> _TASK STATEMENT_
Locate every line in the records that contains the string "bbox", and copy each such line in full. Matching is case-sensitive.

──────────────────────────────

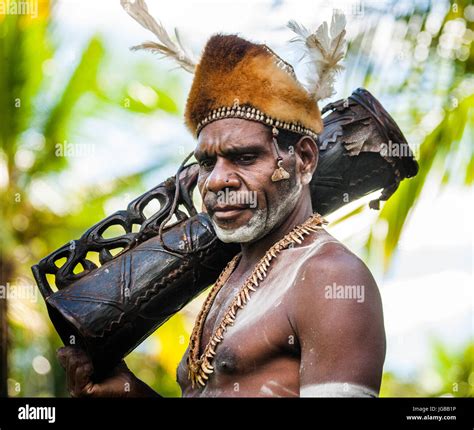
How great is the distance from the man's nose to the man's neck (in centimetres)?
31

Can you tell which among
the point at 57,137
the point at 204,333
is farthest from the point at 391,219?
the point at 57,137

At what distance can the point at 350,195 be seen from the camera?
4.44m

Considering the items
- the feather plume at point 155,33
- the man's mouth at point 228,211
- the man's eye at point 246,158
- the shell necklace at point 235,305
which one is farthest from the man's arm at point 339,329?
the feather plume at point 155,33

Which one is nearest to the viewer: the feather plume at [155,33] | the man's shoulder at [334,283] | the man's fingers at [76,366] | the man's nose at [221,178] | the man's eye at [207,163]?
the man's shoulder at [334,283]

──────────────────────────────

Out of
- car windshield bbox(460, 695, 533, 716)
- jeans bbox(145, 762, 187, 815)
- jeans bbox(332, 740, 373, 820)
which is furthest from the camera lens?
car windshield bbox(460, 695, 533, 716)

──────────────────────────────

> _EXERCISE SOLUTION_
- car windshield bbox(460, 695, 533, 716)
- jeans bbox(145, 762, 187, 815)
- jeans bbox(332, 740, 373, 820)
car windshield bbox(460, 695, 533, 716)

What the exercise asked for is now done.